Formation of HI Clouds in Shock-compressed Interstellar Medium: Physical Origin of Angular Correlation Between Filamentary Structure and Magnetic Field

TL;DR

This study uses 3D magnetohydrodynamic simulations to explore how shock compression and turbulence in the interstellar medium lead to the formation of HI clouds aligned with magnetic fields, explaining observed filamentary structures.

Contribution

It demonstrates that turbulence and shock orientation influence the alignment of HI filaments with magnetic fields, providing a physical explanation for observed correlations.

Findings

HI clouds form via thermal instability driven by cooling.

Filament alignment depends on turbulence strength and shock angle.

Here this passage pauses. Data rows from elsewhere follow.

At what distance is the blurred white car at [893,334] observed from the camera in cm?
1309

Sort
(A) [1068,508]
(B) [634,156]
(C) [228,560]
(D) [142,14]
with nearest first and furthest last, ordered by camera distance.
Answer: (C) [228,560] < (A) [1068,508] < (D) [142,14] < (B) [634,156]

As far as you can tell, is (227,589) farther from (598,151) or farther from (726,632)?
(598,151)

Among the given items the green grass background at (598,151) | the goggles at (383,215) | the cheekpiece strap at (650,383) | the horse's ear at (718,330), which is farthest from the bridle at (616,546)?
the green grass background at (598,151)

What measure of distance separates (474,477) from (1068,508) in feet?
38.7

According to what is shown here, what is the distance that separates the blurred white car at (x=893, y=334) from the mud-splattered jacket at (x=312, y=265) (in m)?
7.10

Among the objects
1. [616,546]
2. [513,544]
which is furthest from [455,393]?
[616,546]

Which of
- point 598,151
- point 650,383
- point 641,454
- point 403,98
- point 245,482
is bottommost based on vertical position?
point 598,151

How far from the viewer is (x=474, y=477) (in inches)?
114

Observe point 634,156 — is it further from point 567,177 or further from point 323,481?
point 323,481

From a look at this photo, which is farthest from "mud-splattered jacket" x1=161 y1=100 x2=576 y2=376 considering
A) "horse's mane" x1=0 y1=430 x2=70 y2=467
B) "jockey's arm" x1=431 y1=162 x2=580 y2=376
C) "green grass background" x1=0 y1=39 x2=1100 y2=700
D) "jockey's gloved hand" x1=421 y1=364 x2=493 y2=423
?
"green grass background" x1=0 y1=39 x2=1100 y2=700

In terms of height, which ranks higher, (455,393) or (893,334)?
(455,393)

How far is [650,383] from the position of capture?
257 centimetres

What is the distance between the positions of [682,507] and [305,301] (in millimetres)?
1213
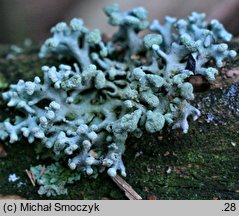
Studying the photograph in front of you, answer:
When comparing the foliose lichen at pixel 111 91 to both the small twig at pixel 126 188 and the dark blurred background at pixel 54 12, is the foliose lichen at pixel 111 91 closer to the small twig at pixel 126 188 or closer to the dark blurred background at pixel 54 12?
the small twig at pixel 126 188

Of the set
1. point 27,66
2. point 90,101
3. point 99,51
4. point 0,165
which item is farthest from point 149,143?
point 27,66

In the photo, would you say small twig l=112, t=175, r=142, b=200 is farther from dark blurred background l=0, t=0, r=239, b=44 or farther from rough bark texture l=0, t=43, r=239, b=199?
dark blurred background l=0, t=0, r=239, b=44

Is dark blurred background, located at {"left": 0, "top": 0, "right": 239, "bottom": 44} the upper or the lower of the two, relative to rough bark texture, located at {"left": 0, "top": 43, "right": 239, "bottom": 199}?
upper

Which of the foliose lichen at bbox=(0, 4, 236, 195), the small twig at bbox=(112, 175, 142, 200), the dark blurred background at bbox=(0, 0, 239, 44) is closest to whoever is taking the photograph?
the foliose lichen at bbox=(0, 4, 236, 195)

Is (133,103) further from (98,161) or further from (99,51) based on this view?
(99,51)

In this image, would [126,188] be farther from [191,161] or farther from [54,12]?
[54,12]

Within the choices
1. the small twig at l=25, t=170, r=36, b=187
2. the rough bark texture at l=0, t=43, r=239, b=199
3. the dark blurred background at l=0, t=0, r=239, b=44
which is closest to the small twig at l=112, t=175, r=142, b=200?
the rough bark texture at l=0, t=43, r=239, b=199
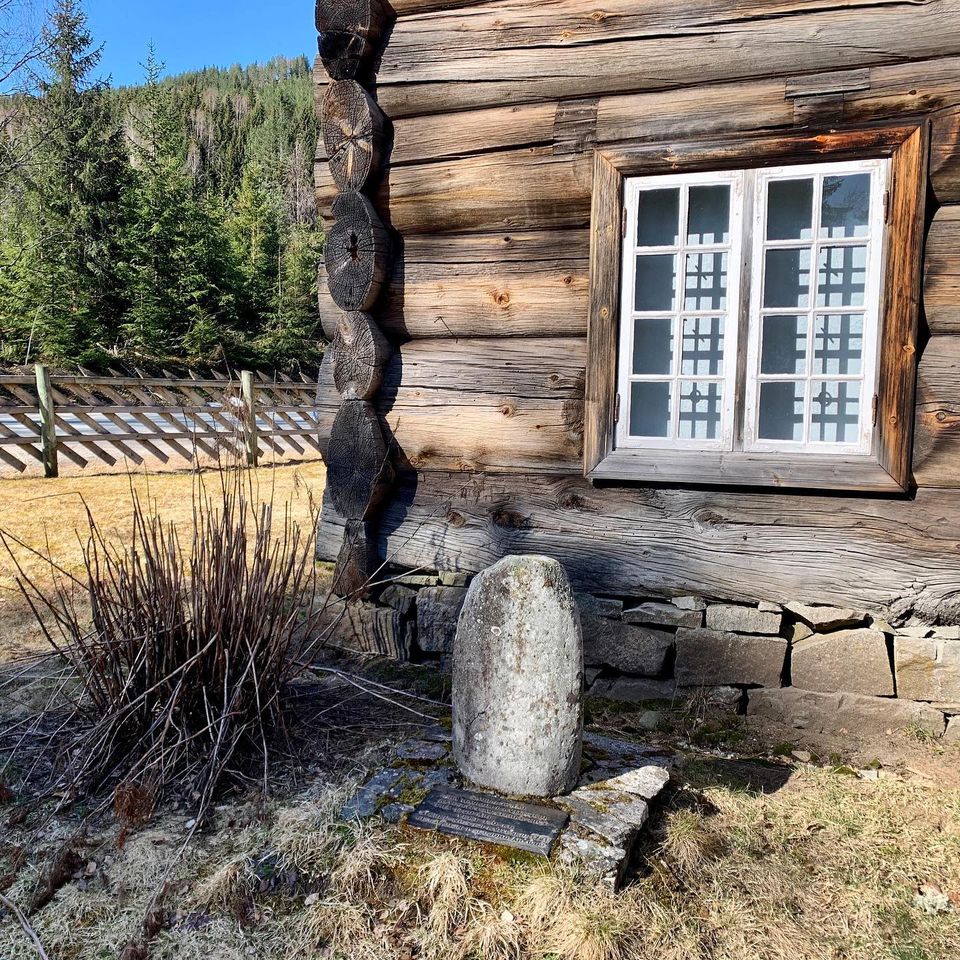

Alignment shifts from perpendicular to parallel with magnetic field based on turbulence.

Abstract

Recent observations of neutral Galactic interstellar medium showed that filamentary structures of HI clouds are aligned with the interstellar magnetic field. Many interesting applications are proposed based on the alignment such as measurement of magnetic field strength through the Chandrasekhar-Fermi method and removal of polarized foreground dust emissions for the detection of inflationary polarized emission in the cosmic microwave background radiation. However, the physical origin of the alignment remains to be explained. To understand the alignment mechanism, we examine formation of HI clouds triggered by shock compression of diffuse warm neutral medium using three-dimensional magnetohydrodynamic simulations with the effects of optically thin cooling and heating. We show that the shock-compressed diffuse interstellar medium of density n~1 cm^-3 evolves into HI clouds with typical density n~50 cm^-3 via thermal instability driven by cooling, which is consistent with previous studies. We apply a machine vision transformation developed by Clark et al.(2014) to the resulting column density structures obtained by the simulations in order to measure angle correlation between filamentary structures of HI clouds and magnetic field. We find that the orientation of HI filaments depends on the environmental turbulent velocity field, particularly on the strength of shear strain in the direction of the magnetic field, which is controlled by the angle between the shock propagation direction and upstream magnetic field. When the strain along the magnetic field is weak, filamentary components of HI clouds basically lie perpendicular to the magnetic field. However, the filaments have come to align with the magnetic field, if we enhance the turbulent strain along the magnetic field or if we set turbulence in the preshock medium.